Okay. Great. Thank you for taking the questions.

Brian Lian

Thanks, Scott.

Operator

Our next question comes from Jason McCarthy with Maxim Group. Please go ahead.

Jason McCarthy

Hi, Brian. Thanks for taking the questions. I was going to keep on 0214. As the company looks to really diversify a clinical portfolio, can you talk a little bit about the activity around the adrenoleukodystrophy space, because it’s been very difficult from a drug development perspective historically.

But there has been lot of activity on the gene therapy side targeting ABCD1. But 0214 is clearly different, it’s involved with ABCD2. And maybe you could discuss that and how these two approaches could be unique and/or even complementary to each other?

Brian Lian

Yes, thanks, Jason. So, we would likely target with 0214 the - initially anyway the adult population and that’s the adrenomyeloneuropathy population. The gene therapies have typically targeted the childhood cerebral form of the disease which is the rapidly progressive, often fatal form of the disease.

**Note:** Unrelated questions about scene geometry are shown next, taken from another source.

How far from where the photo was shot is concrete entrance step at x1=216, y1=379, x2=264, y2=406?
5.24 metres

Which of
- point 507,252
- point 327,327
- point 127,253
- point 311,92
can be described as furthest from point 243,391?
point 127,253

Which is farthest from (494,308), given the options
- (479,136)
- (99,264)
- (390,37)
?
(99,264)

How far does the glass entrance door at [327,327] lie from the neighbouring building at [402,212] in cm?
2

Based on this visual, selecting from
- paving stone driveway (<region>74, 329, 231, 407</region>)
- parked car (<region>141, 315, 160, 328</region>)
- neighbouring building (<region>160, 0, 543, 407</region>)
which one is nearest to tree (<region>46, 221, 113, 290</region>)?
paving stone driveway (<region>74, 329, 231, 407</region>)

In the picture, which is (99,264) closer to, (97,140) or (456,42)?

We think that 0214 could complement gene therapies, particularly during the engraftment period while the gene therapies is sort of taking hold, so to speak, because it will – we expect to ameliorate the elevations in very long chain fatty acids and then where you get the natural ABCD1 expression that should takeover.

But in the adult population, the gene therapies aren’t being as actively pursued and we think that 0214 is particularly promising there. So, that would be our initial focus.

Jason McCarthy

Okay, great. Thank you.

Brian Lian

Thanks, Jason.

Operator

This concludes our question-and-answer session. I would like to turn the conference back over to Stephanie Diaz for any closing remarks.

Stephanie Diaz

Thank you again for your participation and continued support of Viking Therapeutics. We look forward to updating you again in the coming months. Have a great day.

Operator

The conference is now concluded. Thank you for attending today's presentation. You may now disconnect.